** Start **

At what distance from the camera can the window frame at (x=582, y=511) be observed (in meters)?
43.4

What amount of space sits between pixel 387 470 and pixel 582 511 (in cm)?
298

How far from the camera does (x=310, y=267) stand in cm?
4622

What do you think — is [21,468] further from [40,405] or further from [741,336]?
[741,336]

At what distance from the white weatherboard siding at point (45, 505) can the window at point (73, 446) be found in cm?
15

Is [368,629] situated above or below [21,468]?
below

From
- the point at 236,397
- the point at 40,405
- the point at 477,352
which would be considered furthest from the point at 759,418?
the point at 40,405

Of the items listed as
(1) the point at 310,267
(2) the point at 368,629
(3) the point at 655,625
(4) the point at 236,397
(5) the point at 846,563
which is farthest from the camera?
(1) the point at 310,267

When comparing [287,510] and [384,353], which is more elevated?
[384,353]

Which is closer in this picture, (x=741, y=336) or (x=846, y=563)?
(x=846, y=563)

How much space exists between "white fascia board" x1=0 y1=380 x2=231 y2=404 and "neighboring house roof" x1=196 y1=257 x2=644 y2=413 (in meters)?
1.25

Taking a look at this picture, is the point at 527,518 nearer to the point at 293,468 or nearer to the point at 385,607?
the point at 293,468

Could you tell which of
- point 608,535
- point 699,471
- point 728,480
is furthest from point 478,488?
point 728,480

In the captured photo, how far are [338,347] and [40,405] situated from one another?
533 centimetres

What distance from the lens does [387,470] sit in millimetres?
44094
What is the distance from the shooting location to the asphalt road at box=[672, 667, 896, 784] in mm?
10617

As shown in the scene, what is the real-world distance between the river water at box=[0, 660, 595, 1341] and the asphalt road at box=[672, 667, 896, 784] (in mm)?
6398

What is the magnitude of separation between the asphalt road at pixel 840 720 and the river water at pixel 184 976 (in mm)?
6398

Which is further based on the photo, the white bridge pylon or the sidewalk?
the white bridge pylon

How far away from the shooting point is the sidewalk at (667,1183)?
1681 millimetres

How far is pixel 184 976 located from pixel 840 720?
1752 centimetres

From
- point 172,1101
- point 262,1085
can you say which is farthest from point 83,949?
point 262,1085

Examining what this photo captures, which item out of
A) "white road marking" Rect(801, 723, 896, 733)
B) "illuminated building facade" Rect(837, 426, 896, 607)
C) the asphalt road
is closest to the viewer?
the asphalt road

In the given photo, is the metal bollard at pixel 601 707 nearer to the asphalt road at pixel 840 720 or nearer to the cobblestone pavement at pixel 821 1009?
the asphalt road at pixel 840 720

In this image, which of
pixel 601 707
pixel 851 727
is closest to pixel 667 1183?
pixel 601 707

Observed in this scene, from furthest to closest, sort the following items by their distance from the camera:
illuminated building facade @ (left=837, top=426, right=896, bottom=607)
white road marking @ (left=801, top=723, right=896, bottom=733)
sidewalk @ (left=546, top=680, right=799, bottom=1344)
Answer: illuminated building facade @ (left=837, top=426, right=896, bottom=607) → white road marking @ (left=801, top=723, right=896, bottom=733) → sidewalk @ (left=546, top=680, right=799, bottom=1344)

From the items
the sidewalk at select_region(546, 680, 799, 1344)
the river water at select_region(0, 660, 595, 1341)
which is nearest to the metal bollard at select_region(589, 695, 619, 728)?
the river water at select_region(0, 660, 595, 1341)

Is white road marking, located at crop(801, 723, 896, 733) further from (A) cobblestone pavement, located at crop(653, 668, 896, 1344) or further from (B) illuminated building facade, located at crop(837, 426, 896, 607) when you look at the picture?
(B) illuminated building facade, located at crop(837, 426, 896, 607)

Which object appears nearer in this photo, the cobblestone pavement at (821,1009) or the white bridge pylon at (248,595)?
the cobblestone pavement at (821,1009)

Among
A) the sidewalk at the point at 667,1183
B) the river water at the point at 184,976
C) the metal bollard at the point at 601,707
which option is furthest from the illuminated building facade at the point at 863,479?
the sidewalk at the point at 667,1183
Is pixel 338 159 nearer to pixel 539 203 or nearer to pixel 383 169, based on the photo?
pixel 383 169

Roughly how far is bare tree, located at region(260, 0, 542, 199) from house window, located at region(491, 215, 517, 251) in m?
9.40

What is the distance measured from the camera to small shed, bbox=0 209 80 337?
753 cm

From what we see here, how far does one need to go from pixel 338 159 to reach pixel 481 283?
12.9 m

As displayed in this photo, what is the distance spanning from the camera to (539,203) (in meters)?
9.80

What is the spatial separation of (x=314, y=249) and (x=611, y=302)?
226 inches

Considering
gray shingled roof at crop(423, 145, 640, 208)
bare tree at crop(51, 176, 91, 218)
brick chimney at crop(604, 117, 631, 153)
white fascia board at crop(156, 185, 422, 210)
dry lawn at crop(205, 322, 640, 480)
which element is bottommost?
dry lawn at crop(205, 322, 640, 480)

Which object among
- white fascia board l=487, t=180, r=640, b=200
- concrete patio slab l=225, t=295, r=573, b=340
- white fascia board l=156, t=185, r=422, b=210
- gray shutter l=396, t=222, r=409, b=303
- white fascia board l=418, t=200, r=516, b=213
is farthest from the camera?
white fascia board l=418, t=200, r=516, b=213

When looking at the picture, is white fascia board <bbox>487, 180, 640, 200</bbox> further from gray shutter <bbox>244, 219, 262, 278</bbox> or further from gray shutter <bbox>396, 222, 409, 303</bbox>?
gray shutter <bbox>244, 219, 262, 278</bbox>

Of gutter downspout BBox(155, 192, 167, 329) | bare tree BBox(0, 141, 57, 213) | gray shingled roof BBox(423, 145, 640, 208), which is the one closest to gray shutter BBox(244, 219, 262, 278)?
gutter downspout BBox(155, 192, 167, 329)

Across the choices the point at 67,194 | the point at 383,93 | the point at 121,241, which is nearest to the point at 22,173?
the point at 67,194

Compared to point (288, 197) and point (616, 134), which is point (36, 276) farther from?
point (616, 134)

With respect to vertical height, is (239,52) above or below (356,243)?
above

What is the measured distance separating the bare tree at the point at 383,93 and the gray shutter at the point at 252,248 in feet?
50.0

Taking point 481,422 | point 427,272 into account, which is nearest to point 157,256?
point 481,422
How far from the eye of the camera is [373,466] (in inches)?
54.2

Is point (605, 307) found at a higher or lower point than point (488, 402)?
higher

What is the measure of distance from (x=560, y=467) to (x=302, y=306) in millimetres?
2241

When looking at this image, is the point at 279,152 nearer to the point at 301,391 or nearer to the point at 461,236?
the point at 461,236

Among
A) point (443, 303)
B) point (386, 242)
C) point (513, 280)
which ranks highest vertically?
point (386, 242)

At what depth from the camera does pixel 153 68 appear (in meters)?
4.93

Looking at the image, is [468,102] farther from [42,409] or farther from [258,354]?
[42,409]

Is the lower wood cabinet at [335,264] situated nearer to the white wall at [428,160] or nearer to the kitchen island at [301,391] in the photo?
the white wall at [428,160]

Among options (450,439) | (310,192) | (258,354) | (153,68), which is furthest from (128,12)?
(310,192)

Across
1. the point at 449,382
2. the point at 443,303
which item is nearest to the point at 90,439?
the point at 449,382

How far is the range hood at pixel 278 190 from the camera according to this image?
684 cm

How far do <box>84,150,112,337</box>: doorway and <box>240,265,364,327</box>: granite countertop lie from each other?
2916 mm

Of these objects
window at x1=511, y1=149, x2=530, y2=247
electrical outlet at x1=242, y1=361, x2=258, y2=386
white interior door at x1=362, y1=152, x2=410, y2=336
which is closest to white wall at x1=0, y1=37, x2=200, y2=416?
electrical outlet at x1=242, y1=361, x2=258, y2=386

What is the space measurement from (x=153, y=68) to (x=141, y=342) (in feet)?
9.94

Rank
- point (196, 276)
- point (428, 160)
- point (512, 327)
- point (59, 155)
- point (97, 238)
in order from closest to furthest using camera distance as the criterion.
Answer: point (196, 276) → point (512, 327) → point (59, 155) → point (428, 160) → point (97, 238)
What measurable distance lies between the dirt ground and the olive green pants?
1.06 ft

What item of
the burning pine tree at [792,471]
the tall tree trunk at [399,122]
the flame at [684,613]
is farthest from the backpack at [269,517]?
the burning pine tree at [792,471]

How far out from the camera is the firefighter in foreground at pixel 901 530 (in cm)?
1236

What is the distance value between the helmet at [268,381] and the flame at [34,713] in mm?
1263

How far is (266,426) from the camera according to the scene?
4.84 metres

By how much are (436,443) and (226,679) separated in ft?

** End **

CHALLENGE |
Reproduce exactly, with nothing added, the lines from the one that contains "What measurable distance" to the end of the data.

RESPONSE TO THIS TASK |
What measurable distance lies between the dirt ground and the olive green pants?
1.06 ft

What item of
the burning pine tree at [792,471]
the tall tree trunk at [399,122]
the flame at [684,613]
is farthest from the backpack at [269,517]?
the burning pine tree at [792,471]

How far out from the camera is the firefighter in foreground at pixel 901 530 (in cm)?
1236

What is the distance value between the helmet at [268,381] and the flame at [34,713] in mm?
1263

How far is (266,426) from the camera according to the scene?
4.84 metres

By how much are (436,443) and (226,679) separated in ft?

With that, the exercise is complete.